The formation and properties of exoplanetary systems is a fascinating question, which has been at the heart of our quest to define mankind and the conditions for life to develop in a broader context.

Recent astronomical observations have deeply modified our paradigm of planet formation, as they suggest the so-called "proto-planetary" disks surrounding T-Tauri stars may actually already host planets. Moreover, we have obtained some of the first observational clues that the dust particles contained in the pristine disk-forming reservoirs that are the embedded protostars may already have significantly evolved from the submicrometer dust populating the interstellar medium. These results suggest that dust evolves significantly already during the first 0.5 Myrs of the star formation process, and highlight the prime importance of understanding the properties and evolution of dust in young protostars.

The PEBBLES project aims at developing a thorough methodology to characterize the properties of dust in embedded protostars, where we know the star and its disk are forming concomitantly. Using an innovative methodology combining cutting edge observational datasets, dust models and numerical models, we aim to transform our understanding of:
1) The nature of the dust incorporated in the youngest disks, a key for models of disk evolution towards planetary systems
2) The processes at work for dust evolution in young protostars, from envelopes to disk scales
3) The efficiency of magnetic fields to couple to the star/disk forming material, and set the disk properties

By shedding light on early dust evolution, PEBBLES will not only address one of the oldest and most challenging question regarding the initial conditions for planet formation in disks around solar-type stars, but also provide new insight to the conditions reigning and their impact on physical processes during the main accretion stage, during which stars acquire most of their properties.

The PEBBLES project has focused on obtaining observations and develop models to characterize the properties of dust grains in yourg embedded protostars, at the epoch disks are forming and evolving towards planet-forming disks.
Regarding models, we have successfully developed both a dynamical model to follow dust solid particles evolution (aggregation into larger particles) during the collapse of protostellar dense cores, and structural models to predict the optical properties of aggregate dust grains predicted by the dynamical models.
These two efforts are original and novel research, as no such models had been developed prior to PEBBLES. They show that the the complex structure of dust grains, which shape and sizes evolve greatly during the disk assembly stages, needs to be taken into account when interpreting astronomical observations of the dense environments where stars and planets form.

Several observing programs to trace the thermal dust emission at submillimeter and milleter wavelengths have been carried out in 2024-2025, allowing to trace the evolution of dust properties from the dense ISM to the birthplaces of protoplanetary disks. They are either published, or about to be published. Following up on the early results, multi-wavelength observations are now being analyzed to constrin simultaneously the dust temperature and its emissivity, a key to lift degenracies.
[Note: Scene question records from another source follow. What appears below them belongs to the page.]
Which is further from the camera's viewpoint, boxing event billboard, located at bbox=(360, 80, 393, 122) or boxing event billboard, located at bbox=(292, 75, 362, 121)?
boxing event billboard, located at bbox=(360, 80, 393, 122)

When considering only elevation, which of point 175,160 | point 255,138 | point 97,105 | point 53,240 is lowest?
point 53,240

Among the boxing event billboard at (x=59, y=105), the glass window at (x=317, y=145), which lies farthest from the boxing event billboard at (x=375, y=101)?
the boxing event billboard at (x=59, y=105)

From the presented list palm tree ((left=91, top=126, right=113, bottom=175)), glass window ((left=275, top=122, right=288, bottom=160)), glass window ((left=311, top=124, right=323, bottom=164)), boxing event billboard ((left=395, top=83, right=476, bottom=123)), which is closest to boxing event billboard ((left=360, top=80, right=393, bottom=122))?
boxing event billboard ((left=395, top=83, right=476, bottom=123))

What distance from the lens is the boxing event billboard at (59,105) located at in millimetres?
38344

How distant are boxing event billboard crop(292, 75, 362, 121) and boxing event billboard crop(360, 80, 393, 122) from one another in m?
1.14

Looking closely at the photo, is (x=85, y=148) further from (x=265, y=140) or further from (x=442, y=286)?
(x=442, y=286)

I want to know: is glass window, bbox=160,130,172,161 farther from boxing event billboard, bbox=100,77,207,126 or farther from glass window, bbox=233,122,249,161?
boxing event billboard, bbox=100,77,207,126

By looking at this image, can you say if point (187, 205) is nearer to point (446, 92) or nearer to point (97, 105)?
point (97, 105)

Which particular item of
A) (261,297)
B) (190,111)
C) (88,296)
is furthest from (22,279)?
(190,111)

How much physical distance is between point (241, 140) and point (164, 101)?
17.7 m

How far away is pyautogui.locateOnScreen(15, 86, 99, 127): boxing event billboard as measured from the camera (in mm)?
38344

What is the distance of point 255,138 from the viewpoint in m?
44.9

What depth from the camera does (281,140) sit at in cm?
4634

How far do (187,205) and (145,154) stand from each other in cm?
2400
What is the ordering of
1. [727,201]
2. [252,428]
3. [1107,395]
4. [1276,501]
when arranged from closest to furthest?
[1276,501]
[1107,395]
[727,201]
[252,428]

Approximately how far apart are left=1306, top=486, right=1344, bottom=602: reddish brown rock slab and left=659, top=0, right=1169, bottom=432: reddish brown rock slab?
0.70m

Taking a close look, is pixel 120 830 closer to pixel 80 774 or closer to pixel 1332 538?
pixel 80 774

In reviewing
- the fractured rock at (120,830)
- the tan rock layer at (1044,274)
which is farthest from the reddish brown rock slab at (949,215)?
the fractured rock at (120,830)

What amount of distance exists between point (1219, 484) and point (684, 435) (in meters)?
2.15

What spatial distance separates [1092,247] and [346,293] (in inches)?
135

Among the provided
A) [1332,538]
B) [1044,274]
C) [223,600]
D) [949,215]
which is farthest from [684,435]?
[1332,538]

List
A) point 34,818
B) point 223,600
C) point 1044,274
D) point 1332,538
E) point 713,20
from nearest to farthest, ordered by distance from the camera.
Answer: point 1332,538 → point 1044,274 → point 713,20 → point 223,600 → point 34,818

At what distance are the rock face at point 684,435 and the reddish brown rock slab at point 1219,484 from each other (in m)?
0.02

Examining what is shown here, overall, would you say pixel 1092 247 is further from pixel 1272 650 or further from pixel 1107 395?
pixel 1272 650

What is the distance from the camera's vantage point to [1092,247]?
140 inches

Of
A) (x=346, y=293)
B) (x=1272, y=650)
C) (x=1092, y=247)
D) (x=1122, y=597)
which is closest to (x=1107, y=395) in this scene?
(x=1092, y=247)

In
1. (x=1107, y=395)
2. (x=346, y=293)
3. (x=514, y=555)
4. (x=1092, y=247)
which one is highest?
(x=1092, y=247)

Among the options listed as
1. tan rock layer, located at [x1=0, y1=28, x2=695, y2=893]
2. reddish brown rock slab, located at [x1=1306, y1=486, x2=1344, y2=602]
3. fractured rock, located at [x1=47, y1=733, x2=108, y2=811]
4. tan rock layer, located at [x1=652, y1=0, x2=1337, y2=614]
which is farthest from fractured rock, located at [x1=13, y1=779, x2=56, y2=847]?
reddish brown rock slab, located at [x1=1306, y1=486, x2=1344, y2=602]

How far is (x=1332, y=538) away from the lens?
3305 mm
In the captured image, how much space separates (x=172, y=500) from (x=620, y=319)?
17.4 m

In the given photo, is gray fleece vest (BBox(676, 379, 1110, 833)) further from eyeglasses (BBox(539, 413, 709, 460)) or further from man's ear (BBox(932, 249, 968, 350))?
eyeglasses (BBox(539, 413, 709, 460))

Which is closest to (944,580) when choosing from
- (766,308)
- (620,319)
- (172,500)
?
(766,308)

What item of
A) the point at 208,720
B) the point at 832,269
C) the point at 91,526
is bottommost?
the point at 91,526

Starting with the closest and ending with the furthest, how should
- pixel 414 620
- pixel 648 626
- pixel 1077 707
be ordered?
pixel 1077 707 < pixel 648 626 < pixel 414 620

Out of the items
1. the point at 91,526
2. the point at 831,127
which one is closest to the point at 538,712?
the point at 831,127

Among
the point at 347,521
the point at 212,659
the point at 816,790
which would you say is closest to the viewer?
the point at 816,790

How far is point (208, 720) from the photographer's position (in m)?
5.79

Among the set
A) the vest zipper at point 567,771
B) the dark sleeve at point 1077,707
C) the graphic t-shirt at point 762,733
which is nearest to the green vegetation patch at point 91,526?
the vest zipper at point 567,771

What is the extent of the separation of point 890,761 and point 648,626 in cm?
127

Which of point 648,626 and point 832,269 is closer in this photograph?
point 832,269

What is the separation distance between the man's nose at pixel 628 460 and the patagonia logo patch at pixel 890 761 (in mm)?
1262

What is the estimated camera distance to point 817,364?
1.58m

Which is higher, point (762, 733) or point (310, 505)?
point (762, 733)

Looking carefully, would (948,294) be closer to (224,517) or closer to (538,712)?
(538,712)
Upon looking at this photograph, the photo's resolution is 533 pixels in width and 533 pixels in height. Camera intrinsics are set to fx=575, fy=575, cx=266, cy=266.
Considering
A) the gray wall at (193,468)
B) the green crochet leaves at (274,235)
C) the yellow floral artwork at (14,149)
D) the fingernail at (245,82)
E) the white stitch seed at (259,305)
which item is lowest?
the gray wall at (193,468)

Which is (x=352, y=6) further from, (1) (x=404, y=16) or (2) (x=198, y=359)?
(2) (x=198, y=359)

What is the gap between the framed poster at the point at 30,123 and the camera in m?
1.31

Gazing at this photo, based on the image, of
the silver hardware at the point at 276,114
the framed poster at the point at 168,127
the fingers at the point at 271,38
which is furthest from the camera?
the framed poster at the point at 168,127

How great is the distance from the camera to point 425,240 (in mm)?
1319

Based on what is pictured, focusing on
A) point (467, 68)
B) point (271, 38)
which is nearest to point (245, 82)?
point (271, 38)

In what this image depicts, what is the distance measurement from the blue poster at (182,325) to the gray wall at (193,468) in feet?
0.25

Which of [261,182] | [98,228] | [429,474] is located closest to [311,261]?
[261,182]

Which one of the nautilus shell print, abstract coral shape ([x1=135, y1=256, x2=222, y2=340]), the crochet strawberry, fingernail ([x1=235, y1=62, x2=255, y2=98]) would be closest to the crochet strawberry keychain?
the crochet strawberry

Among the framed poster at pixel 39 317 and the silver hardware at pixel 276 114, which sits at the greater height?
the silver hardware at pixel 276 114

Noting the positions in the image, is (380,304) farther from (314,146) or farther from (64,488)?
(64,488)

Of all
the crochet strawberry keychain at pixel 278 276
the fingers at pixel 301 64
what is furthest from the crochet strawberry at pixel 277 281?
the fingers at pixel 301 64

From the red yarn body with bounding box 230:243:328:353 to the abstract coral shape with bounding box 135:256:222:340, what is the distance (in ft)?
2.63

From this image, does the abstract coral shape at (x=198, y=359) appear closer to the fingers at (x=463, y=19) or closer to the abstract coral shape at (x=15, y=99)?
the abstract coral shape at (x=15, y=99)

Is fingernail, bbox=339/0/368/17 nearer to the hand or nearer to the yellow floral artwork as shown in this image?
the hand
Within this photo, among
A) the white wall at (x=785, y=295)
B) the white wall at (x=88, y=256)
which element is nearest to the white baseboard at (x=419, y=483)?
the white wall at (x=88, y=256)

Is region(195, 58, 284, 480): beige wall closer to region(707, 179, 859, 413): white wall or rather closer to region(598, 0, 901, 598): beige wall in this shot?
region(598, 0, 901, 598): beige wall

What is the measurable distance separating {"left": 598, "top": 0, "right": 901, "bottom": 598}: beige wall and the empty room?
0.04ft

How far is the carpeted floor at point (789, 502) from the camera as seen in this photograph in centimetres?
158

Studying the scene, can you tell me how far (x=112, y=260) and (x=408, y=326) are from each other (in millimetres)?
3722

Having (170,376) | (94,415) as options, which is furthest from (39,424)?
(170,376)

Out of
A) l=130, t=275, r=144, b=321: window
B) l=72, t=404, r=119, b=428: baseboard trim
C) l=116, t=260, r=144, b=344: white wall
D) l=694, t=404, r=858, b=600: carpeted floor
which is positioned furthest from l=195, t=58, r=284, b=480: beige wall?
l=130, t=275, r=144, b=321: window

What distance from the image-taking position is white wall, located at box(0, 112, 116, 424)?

A large program using the IRAM/NOEMA observatory has been kicked off, with first observations carried out in the Winter of 2024, allowing for the first time to probe the dust polarized emission at 3mm, at scales 100 au. While the scientific analysis is ongoing, it shows already several unexpected results, suggesting that further investigations about the early dust evolution and dust alignment mechanisms, must be carried out.

The first results out of PEBBLES are extremely promising as they suggest that our vision of dust properties evolve significantly during the first stages of disk formation, and that detailed modeling of multi-wavelength astronomical datasets allows to put significant constraints on the dust sizes and composition. Such results are completely novel in their nature and methodology, promising to probe for the for the first time dust evolution not only in disk conditions but also in in protostellar environments. While the paradigm of the astronomical community studying planet-formation is currently shifting towards considering planetary bodies may be assembled much earlier than previously thought, the impact of PEBBLES could be transformational. The full fruition of this scientific exploration will only be attained when both millimeter and infrared observationsl datasets will be modeled with a unifying physically-motivated dust model: this is the goal of the PEBBLES team for the remaining of the project.